• Given instruction: Give every cited work, by author and year, that the publication record below on building a corpus of legal language refers to.

──────── Source excerpt

How to Build a Corpus of Legal Language: Ensuring its Representativeness

Glogar,  Ondřej

Publication details

How to Build a Corpus of Legal Language: Ensuring its Representativeness

Authors	GLOGAR Ondřej
Year of publication	2023
Type	Appeared in Conference without Proceedings
MU Faculty or unit	Faculty of Law
Citation
Description	Although the premise of the importance of language for law has resonated in legal theory for some time, existing research on legal language either lacks findings supported by sufficient data or does not cover all aspects of legal language. In particular, it may seem problematic that legal theorists, with few exceptions, describe legal language based solely on their own linguistic experience and a random selection of examples (as noted, for instance, by Mouritsen, 2017). One way of avoiding this problem of intuition and lack of empirical data is to use a language corpus that reflects the actual use of the language in everyday practice. A standard corpus thus collects a range of texts that are accessible by software, so that (mainly linguistic) hypotheses can be easily tested. And although there are already some corpora focused on legal language, they usually capture only a narrow segment or only a specific genre (e.g. a corpus covering only case law or statutes). Therefore, it is advisable to conceive of a comprehensive and balanced corpus including representatives from each genre of legal language. However, we may encounter many intersections when creating such a corpus and we need a suitable methodology first. In my paper, I thus discuss the various risks and procedures to be considered when building such a corpus. Through an analysis of the applied linguistics literature (e.g. Meyer, 2002), I evaluate the individual criteria for sample collection and segmentation and adapt them to the specifics of legal language. Perhaps the most important of these seems to be the question of the representativeness of such a corpus, which is the focus of the paper. The criteria for the selection of texts and utterances must necessarily differ from those of general language, as the different legal branches, legal language speakers, as well as genres of legal language need to be taken into account (cf. Tiersma, 2000, Cao, 2007). The main aim of this paper is to present reflections on the design and methodology for the creation of such a corpus of legal language, with a particular focus on its representativeness.

────────────────
──────── Material supplied

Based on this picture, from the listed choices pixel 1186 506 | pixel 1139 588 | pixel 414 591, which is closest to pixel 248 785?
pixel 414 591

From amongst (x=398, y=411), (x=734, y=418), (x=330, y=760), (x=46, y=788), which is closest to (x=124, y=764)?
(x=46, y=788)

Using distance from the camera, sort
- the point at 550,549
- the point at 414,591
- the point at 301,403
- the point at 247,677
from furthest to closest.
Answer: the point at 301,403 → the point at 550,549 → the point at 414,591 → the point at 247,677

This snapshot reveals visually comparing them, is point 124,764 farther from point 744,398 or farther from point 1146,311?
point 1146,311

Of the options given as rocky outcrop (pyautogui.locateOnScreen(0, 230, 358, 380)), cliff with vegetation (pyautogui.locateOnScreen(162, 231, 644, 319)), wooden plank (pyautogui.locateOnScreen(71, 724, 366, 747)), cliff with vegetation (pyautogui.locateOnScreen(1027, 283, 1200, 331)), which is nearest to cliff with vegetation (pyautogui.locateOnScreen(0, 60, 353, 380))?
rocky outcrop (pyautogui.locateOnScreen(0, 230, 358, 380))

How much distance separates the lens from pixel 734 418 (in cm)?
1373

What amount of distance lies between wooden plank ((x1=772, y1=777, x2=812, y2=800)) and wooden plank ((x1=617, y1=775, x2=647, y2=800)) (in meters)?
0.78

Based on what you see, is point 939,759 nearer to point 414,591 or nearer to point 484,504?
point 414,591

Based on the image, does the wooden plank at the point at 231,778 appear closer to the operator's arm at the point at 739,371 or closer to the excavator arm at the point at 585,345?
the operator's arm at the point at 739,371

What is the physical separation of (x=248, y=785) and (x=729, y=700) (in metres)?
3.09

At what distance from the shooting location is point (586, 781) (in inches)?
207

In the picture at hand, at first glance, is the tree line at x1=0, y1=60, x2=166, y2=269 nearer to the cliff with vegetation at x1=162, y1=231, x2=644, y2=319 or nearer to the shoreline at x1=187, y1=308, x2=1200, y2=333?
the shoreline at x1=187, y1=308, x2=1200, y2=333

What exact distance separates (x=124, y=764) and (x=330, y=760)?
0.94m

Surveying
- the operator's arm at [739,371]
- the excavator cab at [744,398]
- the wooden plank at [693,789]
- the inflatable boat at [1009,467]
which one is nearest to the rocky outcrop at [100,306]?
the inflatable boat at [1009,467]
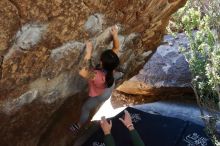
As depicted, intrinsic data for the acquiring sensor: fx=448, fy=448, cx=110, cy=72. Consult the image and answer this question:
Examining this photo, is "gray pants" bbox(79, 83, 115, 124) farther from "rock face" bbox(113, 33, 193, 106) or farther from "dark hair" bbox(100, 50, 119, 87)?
"rock face" bbox(113, 33, 193, 106)

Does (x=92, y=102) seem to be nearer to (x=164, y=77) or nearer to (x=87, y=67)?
(x=87, y=67)

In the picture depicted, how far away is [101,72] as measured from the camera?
4.79 metres

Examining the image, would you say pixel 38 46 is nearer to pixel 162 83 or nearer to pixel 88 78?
pixel 88 78

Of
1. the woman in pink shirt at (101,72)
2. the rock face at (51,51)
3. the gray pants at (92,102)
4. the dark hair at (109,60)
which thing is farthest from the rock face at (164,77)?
the dark hair at (109,60)

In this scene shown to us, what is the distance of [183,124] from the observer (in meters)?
6.41

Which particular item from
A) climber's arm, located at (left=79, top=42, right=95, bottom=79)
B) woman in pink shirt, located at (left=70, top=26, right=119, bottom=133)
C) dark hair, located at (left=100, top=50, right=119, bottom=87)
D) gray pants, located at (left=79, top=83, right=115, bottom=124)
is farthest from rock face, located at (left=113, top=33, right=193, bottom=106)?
climber's arm, located at (left=79, top=42, right=95, bottom=79)

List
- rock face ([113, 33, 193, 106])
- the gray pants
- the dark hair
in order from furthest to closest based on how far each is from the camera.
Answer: rock face ([113, 33, 193, 106]) → the gray pants → the dark hair

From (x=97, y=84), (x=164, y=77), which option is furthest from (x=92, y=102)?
(x=164, y=77)

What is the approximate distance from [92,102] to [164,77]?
10.0 feet

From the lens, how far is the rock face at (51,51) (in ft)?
12.7

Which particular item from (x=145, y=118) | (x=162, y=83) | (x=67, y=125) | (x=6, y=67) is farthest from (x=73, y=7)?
(x=162, y=83)

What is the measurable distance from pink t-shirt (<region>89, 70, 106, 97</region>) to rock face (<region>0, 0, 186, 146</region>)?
160 mm

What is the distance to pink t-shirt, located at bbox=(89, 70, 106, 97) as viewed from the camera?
4.79 m

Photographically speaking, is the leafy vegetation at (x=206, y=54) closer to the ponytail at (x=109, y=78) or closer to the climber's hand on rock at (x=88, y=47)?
the ponytail at (x=109, y=78)
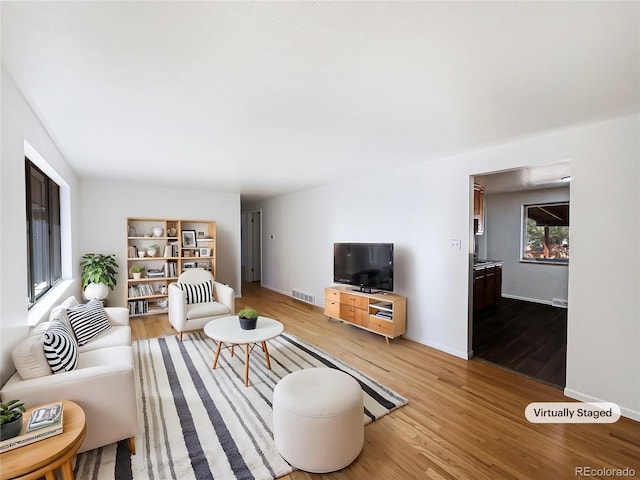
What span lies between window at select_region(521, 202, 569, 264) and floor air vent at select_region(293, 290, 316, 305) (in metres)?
4.44

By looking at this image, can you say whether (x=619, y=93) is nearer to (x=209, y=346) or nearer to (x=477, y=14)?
(x=477, y=14)

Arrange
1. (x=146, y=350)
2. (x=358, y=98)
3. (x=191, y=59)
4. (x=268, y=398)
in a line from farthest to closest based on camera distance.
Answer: (x=146, y=350), (x=268, y=398), (x=358, y=98), (x=191, y=59)

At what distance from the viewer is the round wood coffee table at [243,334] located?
2.72 metres

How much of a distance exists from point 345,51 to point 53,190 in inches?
160

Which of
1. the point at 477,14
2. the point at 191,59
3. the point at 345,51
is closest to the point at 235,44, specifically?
the point at 191,59

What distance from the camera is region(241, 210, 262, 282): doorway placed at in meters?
8.09

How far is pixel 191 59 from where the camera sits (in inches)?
60.2

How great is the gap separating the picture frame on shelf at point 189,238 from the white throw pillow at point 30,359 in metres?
3.89

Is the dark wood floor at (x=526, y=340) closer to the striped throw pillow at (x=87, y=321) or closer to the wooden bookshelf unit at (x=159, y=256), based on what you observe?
the striped throw pillow at (x=87, y=321)

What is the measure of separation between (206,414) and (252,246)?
6.22 metres

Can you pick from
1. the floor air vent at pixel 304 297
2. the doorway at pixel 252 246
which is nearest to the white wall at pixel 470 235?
the floor air vent at pixel 304 297

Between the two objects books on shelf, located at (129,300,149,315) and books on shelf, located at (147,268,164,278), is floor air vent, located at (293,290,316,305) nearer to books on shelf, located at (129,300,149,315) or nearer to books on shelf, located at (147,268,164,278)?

────────────────

• Exercise result: Mouritsen, 2017; Meyer, 2002; Tiersma, 2000; Cao, 2007